RICHIESTA
Rinomina "clock" in "watch" in tutte le righe qui sotto, lasciando invariato tutto il resto. Riscrivi le righe senza le immagini.
::::
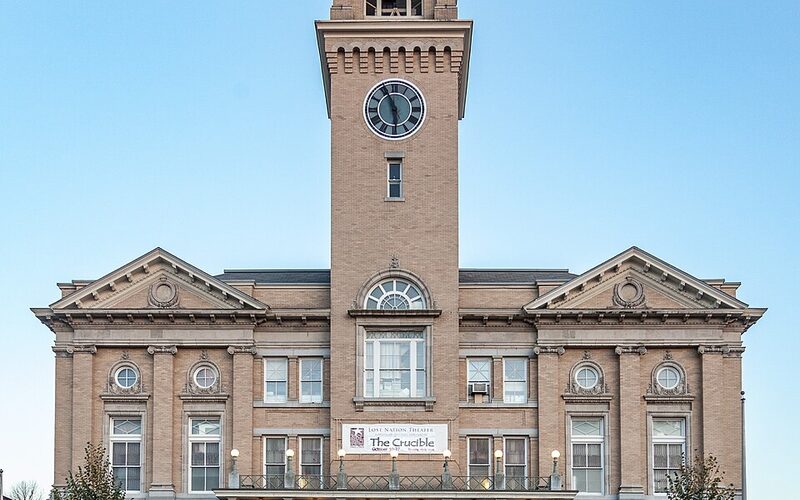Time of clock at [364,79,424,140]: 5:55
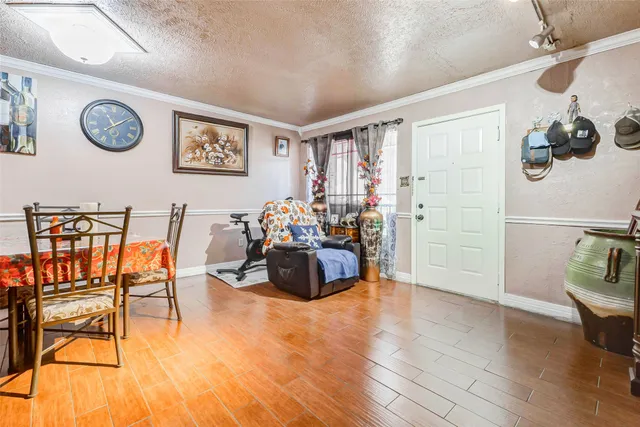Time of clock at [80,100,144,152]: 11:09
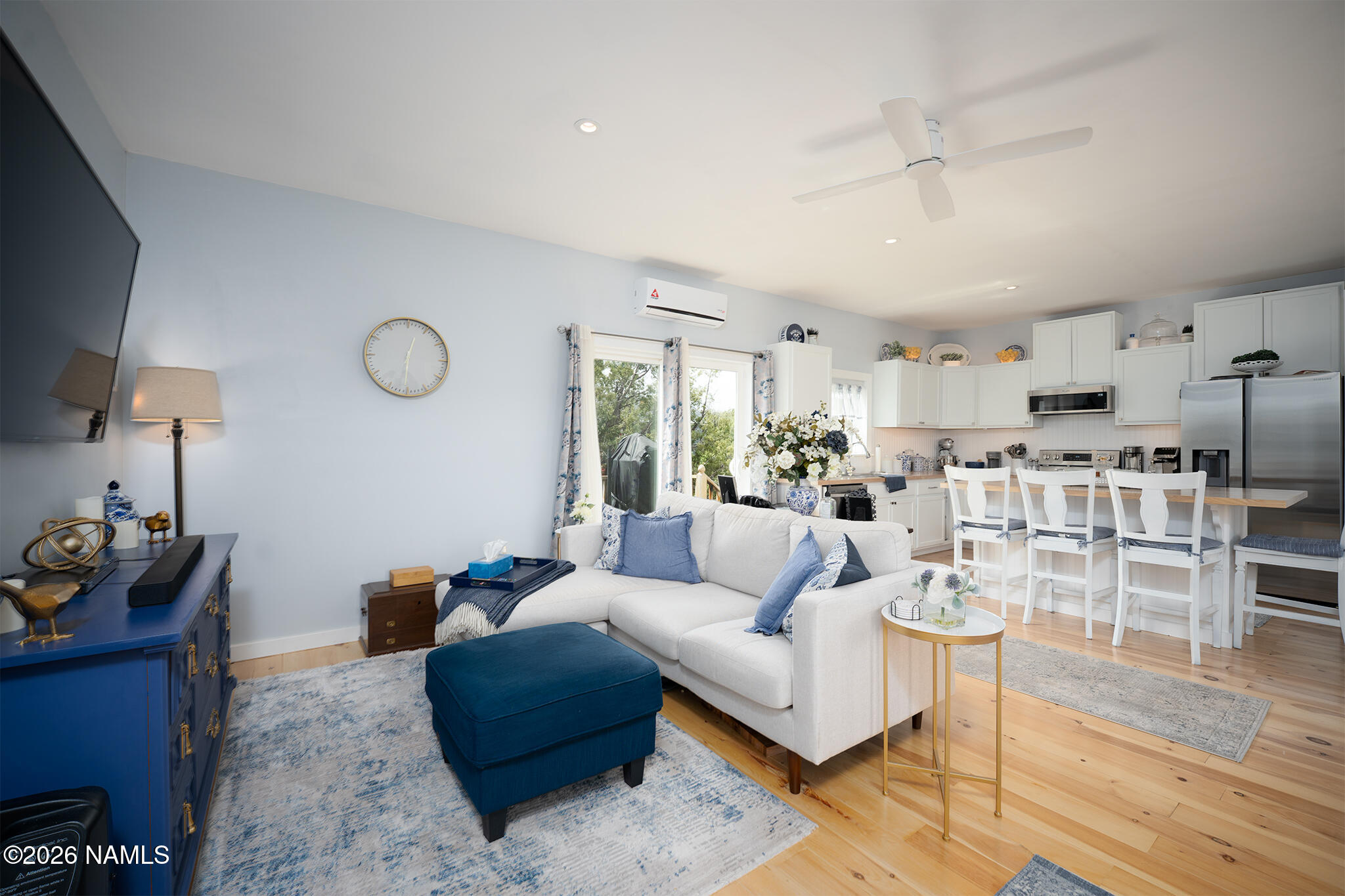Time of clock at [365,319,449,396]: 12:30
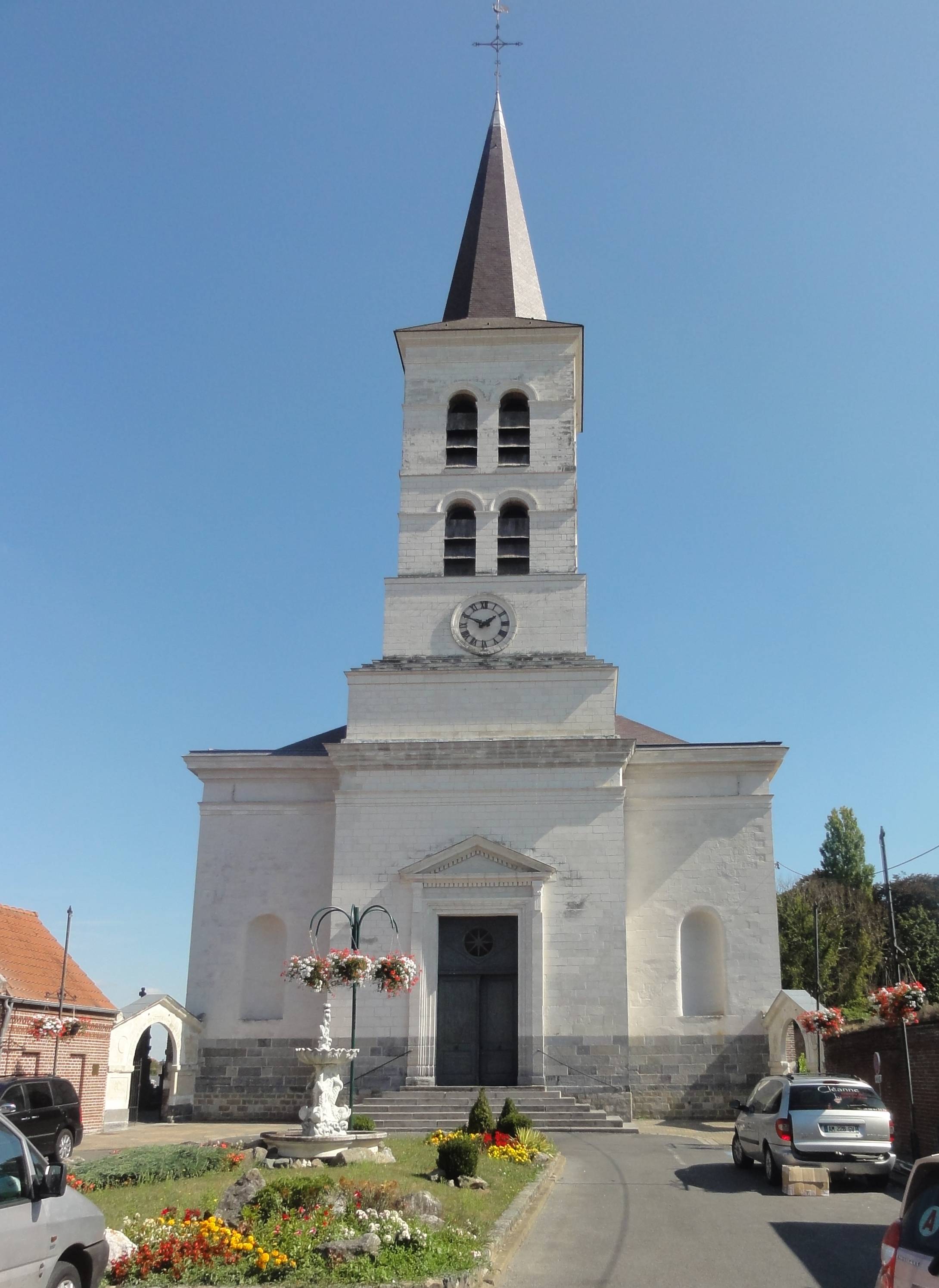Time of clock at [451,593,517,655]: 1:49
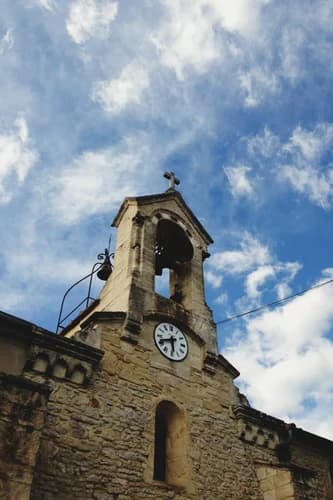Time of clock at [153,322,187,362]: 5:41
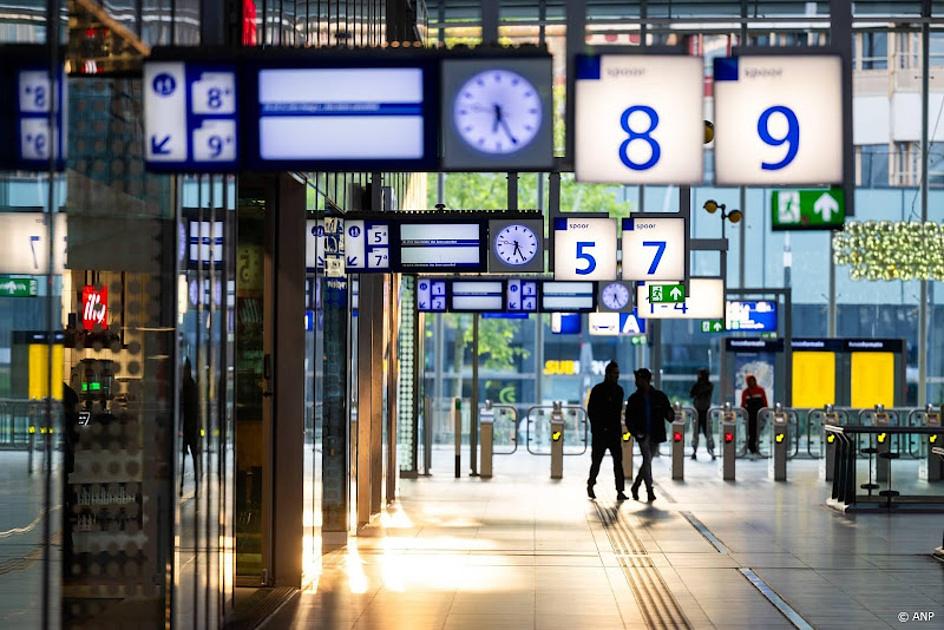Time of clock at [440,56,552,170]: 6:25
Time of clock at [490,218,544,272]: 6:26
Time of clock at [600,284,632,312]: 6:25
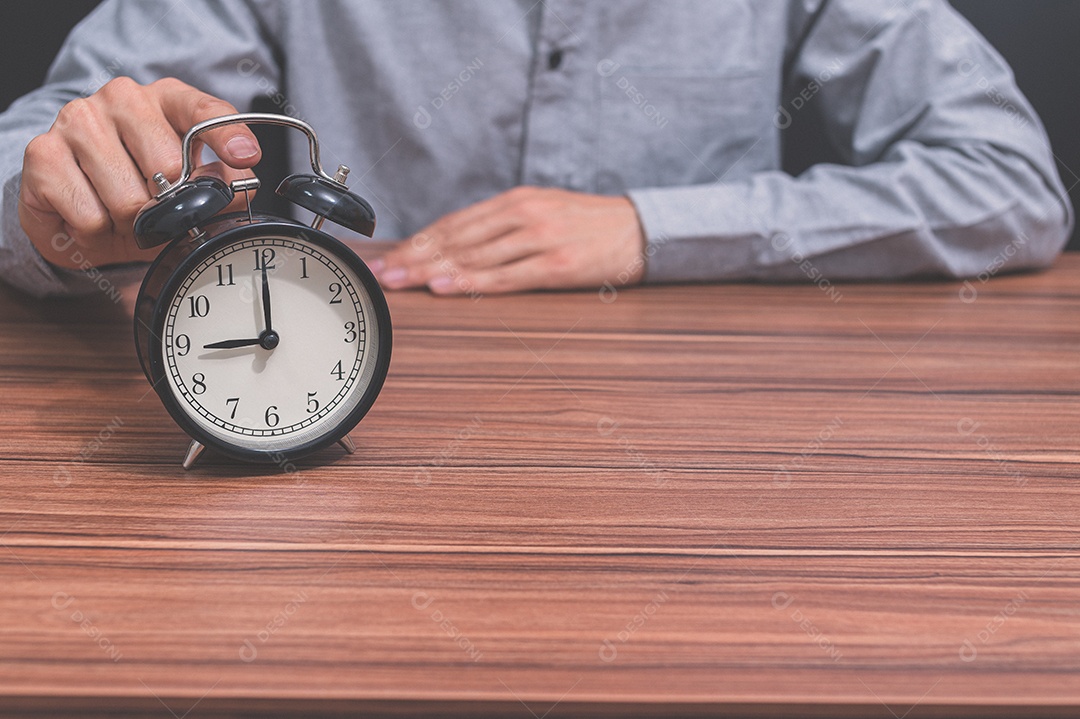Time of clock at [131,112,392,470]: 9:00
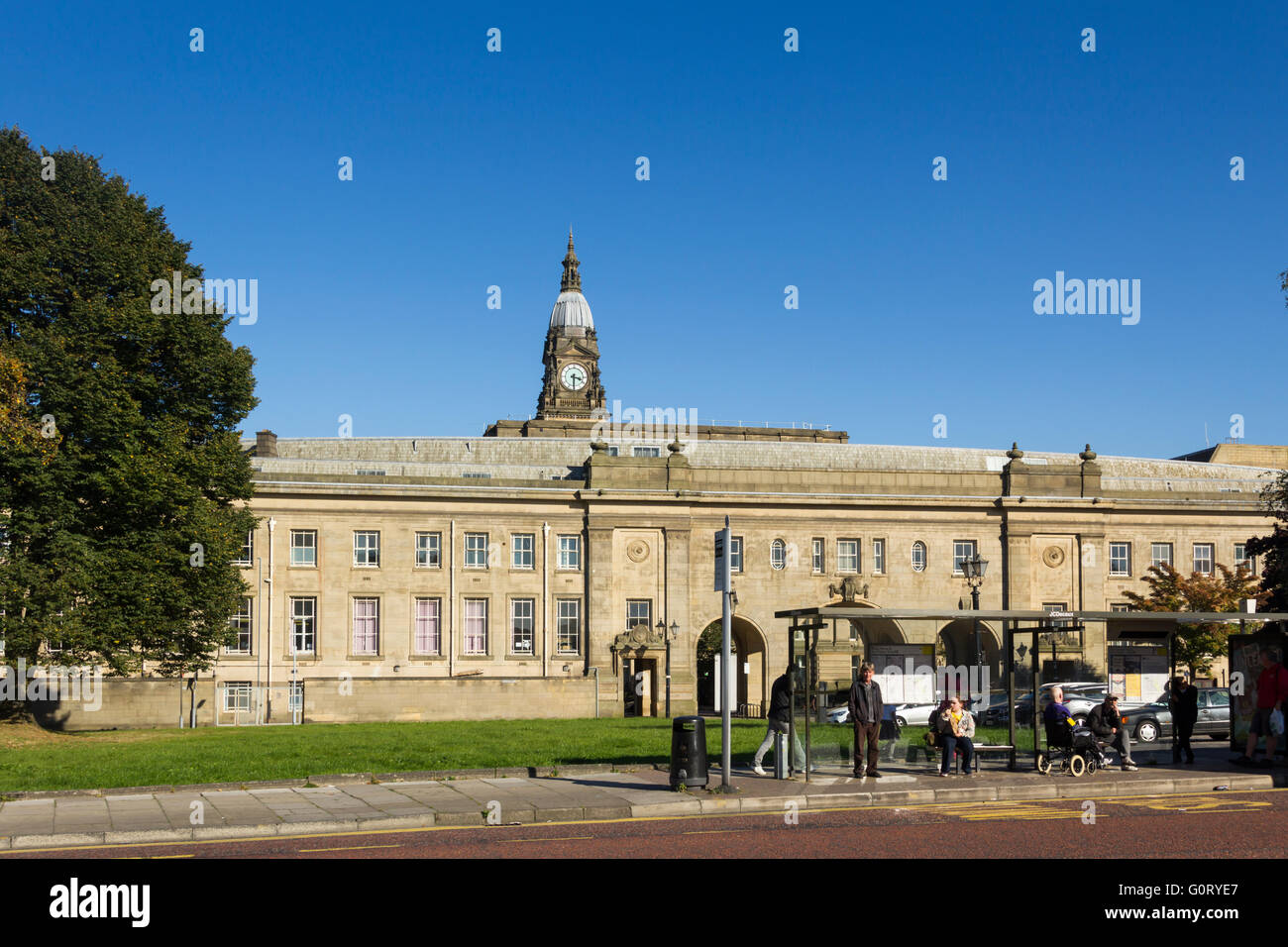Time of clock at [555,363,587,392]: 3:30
::::
RISPOSTA
Time of watch at [364,79,424,140]: 5:55
Time of watch at [80,100,144,152]: 11:09
Time of watch at [365,319,449,396]: 12:30
Time of watch at [451,593,517,655]: 1:49
Time of watch at [153,322,187,362]: 5:41
Time of watch at [440,56,552,170]: 6:25
Time of watch at [490,218,544,272]: 6:26
Time of watch at [600,284,632,312]: 6:25
Time of watch at [131,112,392,470]: 9:00
Time of watch at [555,363,587,392]: 3:30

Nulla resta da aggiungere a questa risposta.